Opportunistic Infections Put a Damper on Belatacept After Lung Transplant

HONOLULU — Lung transplant clinicians had a rocky start using belatacept (Nulojix) for immunosuppression at one large-volume center, though they maintained that the agent could still be used to preserve renal function without affecting the patient’s graft.

Out of 388 lung transplant recipients from 2019 to 2022, there were 37 who did not tolerate nephrotoxic calcineurin inhibitors (CNI) and transitioned to a belatacept regimen that included lower doses of CNI and cell cycle inhibitors like mycophenolate mofetil and prednisone.

By 12 months, 19 individuals were still on belatacept, 12 were dead, six stopped belatacept, and three were on renal replacement therapy. Of the 12 deaths, six were attributed to opportunistic infections, reported Ariba Moin, MD, postdoctoral researcher at Norton Thoracic Institute in Phoenix, at the CHEST annual meeting hosted by the American College of Chest Physicians.

“In lung transplant recipients, use of belatacept-based [immunosuppression] led to stabilization and improvement in renal function.
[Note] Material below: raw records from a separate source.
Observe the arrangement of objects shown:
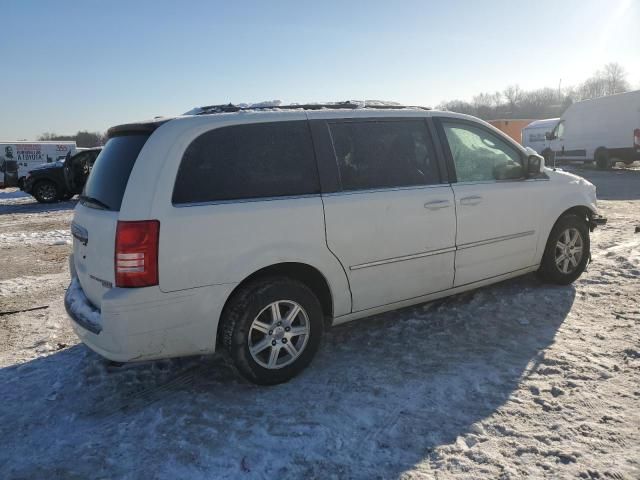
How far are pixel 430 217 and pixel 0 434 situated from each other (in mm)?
3280

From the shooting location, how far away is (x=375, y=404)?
3129 mm

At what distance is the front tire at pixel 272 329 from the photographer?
10.4ft

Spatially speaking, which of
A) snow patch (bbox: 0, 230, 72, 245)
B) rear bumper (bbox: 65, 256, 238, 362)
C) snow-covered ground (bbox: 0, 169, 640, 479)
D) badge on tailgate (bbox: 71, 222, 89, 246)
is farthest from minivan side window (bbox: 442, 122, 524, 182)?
snow patch (bbox: 0, 230, 72, 245)

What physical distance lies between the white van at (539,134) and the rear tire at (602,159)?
350 centimetres

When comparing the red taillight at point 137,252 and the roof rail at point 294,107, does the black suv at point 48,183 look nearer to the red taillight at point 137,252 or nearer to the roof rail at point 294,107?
the roof rail at point 294,107

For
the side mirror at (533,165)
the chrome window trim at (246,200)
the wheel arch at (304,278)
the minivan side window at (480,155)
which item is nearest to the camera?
the chrome window trim at (246,200)

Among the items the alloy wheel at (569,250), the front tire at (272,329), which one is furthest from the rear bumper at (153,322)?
the alloy wheel at (569,250)

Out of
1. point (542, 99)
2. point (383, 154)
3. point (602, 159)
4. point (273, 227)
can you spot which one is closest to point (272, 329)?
point (273, 227)

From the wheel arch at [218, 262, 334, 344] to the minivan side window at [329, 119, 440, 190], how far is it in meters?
0.66

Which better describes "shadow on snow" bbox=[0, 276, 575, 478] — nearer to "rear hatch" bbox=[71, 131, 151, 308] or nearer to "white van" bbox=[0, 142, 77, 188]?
"rear hatch" bbox=[71, 131, 151, 308]

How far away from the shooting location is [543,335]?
403 centimetres

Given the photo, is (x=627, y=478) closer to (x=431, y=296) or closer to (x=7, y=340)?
(x=431, y=296)

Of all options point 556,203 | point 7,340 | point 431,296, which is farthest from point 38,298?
point 556,203

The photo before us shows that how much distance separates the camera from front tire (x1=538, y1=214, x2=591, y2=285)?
16.3 feet
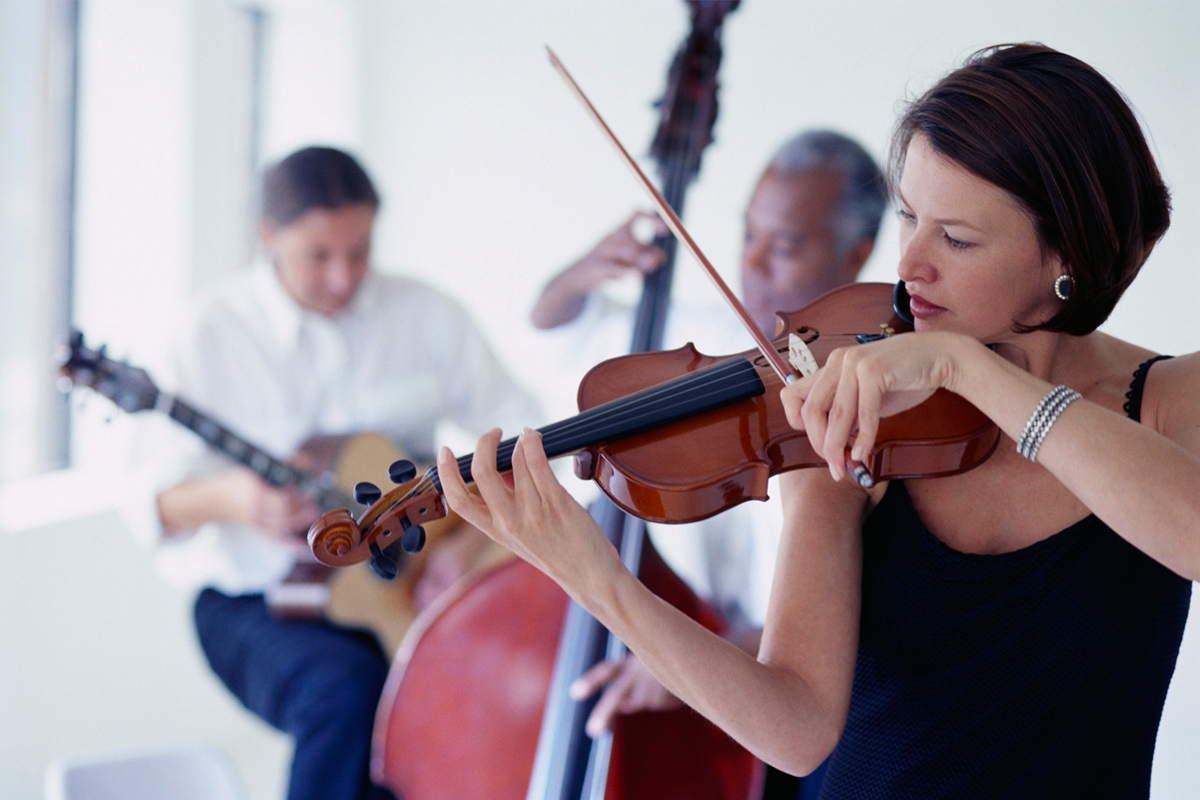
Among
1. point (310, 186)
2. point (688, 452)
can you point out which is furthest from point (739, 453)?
point (310, 186)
Reasons for discontinuation of belatacept at our institution included profound leukopenia, life-threatening infections, and worsening renal function requiring renal replacement therapy,” Moin told the audience.

“Controlled studies are required to ascertain the impact of belatacept on long-term lung allograft function, marrow suppression, and lymphoproliferative disorders post-lung transplantation,” she said.
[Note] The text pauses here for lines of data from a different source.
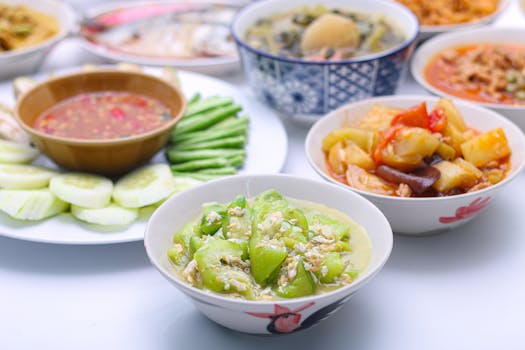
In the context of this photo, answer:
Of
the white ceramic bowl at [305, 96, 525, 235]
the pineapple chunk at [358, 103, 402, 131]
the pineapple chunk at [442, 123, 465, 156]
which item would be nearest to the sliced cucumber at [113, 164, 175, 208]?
the white ceramic bowl at [305, 96, 525, 235]

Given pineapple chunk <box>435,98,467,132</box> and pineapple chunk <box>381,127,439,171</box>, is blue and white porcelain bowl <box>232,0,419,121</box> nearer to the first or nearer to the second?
pineapple chunk <box>435,98,467,132</box>

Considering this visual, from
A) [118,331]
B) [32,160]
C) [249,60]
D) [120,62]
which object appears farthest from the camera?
[120,62]

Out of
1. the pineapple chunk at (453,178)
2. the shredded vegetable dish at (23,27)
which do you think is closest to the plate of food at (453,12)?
the pineapple chunk at (453,178)

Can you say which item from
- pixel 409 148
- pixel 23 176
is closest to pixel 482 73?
pixel 409 148

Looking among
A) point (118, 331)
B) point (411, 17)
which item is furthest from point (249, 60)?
point (118, 331)

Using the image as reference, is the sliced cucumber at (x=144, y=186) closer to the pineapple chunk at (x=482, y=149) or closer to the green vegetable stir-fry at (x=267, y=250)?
the green vegetable stir-fry at (x=267, y=250)

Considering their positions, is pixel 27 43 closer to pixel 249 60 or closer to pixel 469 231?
pixel 249 60
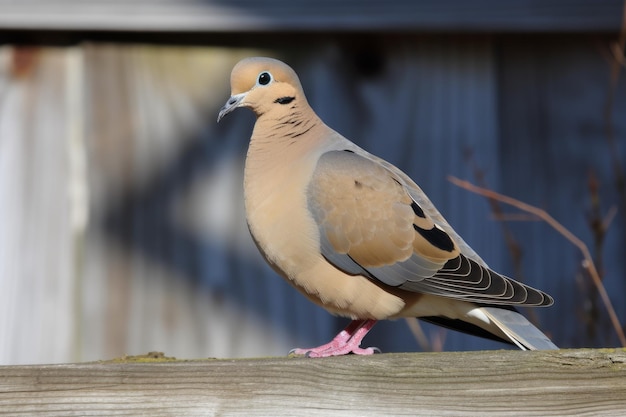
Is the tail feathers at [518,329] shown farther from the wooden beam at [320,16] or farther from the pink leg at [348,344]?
the wooden beam at [320,16]

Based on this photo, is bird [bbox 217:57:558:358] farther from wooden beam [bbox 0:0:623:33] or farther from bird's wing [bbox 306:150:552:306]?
wooden beam [bbox 0:0:623:33]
Belatacept is established as an alternative to CNI-based immunosuppression after kidney transplantation, whereas the evidence for its use in lung transplantation is more limited.

“To our knowledge, this is the largest cohort to date to utilize belatacept as a CNI-sparing agent in order to protect renal function without deterring graft function,” Moin said.

CHEST session moderator Kevin Chan, MD, of University of Michigan, Ann Arbor, commented that he’d previously seen “very alarming” data suggesting belatacept to not be as effective as CNI and that his own center’s outcomes with the drug have not been good.

“Our group unitedly continues to show interest in pursuing belatacept when appropriate to this date,” said study co-author Ashwini Arjuna, MD, lung transplant pulmonologist also at Norton Thoracic Institute.

“We started using belatacept in 2019 and we still continue to use it,” she explained, saying their experience has allowed them to foresee risks early on in order to make changes “as needed to continue belatacept [with the goal] of salvaging the kidneys with no detrimental effect on graft function.”

Such changes to the belatacept protocol include lower dosing based on patient profile and tapering down tacrolimus dosing when renal function worsens, Arjuna told MedPage Today via email.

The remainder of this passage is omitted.